* [Textauszug]
Die potenzielle Gefahr ist für Aura Lolita, eine ehemalige Lehrerin, die sich neben Umweltschutz auch für Frauenrechte in Guatemala stark macht, Alltag geworden. Immer wieder sieht sie sich mit Morddrohungen konfrontiert. Und trotzdem führt Aura Lolita ihr Engagement fort, riskiert immer wieder ihr Leben beim friedlichen Protest für ihre Gemeinschaft, ihr Land, ihre Umwelt.

Mittlerweile beschützen Aura Lolita Polizeikräfte, die von der Interamerikanischen Menschenrechtskommission angeordnet wurden. Trotz ihrer akuten Bedrohung muss sie diese zum Teil selbst finanzieren, eine immense finanzielle Belastung für die Mutter zweier Kinder. Die Unterstützung des guatemaltekischen Staates ist minimal.

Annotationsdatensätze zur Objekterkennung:
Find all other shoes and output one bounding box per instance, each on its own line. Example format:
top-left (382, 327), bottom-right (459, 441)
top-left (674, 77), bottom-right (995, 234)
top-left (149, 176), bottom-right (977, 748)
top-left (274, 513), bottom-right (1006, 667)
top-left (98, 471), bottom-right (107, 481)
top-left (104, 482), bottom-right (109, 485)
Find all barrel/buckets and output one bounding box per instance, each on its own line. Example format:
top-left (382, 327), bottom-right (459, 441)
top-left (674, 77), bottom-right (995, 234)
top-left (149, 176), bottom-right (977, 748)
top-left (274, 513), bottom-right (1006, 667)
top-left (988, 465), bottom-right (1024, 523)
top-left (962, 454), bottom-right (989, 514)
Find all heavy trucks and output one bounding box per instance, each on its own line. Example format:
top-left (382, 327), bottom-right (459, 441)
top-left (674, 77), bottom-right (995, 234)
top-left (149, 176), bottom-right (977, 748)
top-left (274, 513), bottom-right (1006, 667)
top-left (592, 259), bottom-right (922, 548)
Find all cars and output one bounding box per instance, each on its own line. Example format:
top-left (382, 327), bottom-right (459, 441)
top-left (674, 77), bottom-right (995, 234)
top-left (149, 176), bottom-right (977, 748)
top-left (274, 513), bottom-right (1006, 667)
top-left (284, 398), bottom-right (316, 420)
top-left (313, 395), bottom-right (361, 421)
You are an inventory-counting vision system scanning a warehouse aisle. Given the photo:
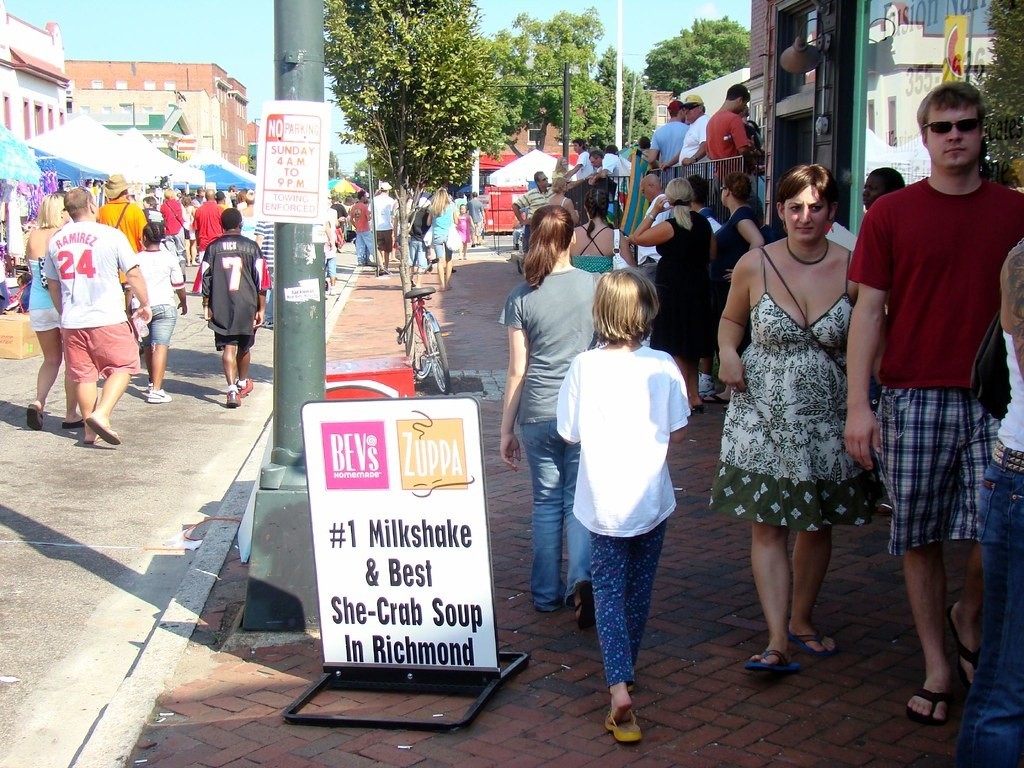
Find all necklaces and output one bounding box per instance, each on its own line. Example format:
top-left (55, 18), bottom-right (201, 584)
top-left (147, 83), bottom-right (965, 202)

* [Aufgabenstellung]
Überarbeiten Sie den Abschnitt aus dem Text über Aura Lolita, der mit den Worten "Die potenzielle Gefahr" einsetzt und nach "Staates ist minimal." endet: Ersetzen Sie darin "Polizeikräfte" durch "Sicherheitskräfte".

* [Lösung]
Die potenzielle Gefahr ist für Aura Lolita, eine ehemalige Lehrerin, die sich neben Umweltschutz auch für Frauenrechte in Guatemala stark macht, Alltag geworden. Immer wieder sieht sie sich mit Morddrohungen konfrontiert. Und trotzdem führt Aura Lolita ihr Engagement fort, riskiert immer wieder ihr Leben beim friedlichen Protest für ihre Gemeinschaft, ihr Land, ihre Umwelt.

Mittlerweile beschützen Aura Lolita Sicherheitskräfte, die von der Interamerikanischen Menschenrechtskommission angeordnet wurden. Trotz ihrer akuten Bedrohung muss sie diese zum Teil selbst finanzieren, eine immense finanzielle Belastung für die Mutter zweier Kinder. Die Unterstützung des guatemaltekischen Staates ist minimal.